Once you reach the line that contains "A.根据航空像片识别地物 B.查看卫星云图判断天气", retype it and every line after it exactly, ending with the last line of the entries.

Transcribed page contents

·····

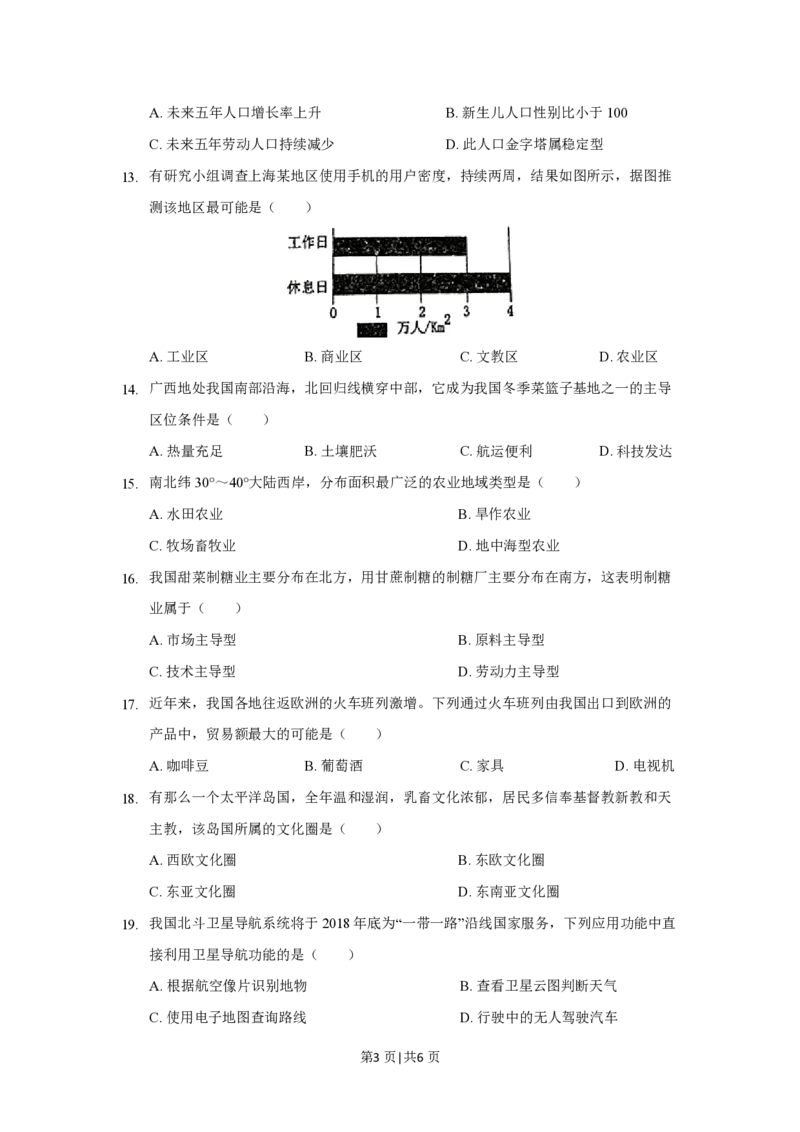 A.未来五年人口增长率上升 B.新生儿人口性别比小于100

C.未来五年劳动人口持续减少 D.此人口金字塔属稳定型

13.有研究小组调查上海某地区使用手机的用户密度，持续两周，结果如图所示，据图推测该地区最可能是（　　）

工作日
休息日
0 1 2 3 4
万人/$Km^2$

A.工业区 B.商业区 C.文教区 D.农业区

14.广西地处我国南部沿海，北回归线横穿中部，它成为我国冬季菜篮子基地之一的主导区位条件是（　　）

A.热量充足 B.土壤肥沃 C.航运便利 D.科技发达

15.南北纬30°～40°大陆西岸，分布面积最广泛的农业地域类型是（　　）

A.水田农业 B.旱作农业

C.牧场畜牧业 D.地中海型农业

16.我国甜菜制糖业主要分布在北方，用甘蔗制糖的制糖厂主要分布在南方，这表明制糖业属于（　　）

A.市场主导型 B.原料主导型

C.技术主导型 D.劳动力主导型

17.近年来，我国各地往返欧洲的火车班列激增。下列通过火车班列由我国出口到欧洲的产品中，贸易额最大的可能是（　　）

A.咖啡豆 B.葡萄酒 C.家具 D.电视机

18.有那么一个太平洋岛国，全年温和湿润，乳畜文化浓郁，居民多信奉基督教新教和天主教，该岛国所属的文化圈是（　　）

A.西欧文化圈 B.东欧文化圈

C.东亚文化圈 D.东南亚文化圈

19.我国北斗卫星导航系统将于2018年底为“一带一路”沿线国家服务，下列应用功能中直接利用卫星导航功能的是（　　）

A.根据航空像片识别地物 B.查看卫星云图判断天气

C.使用电子地图查询路线 D.行驶中的无人驾驶汽车

第3页|共6页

·····

▶ **ANSWER FOR THIS EXERCISE**
A.根据航空像片识别地物 B.查看卫星云图判断天气

C.使用电子地图查询路线 D.行驶中的无人驾驶汽车

第3页|共6页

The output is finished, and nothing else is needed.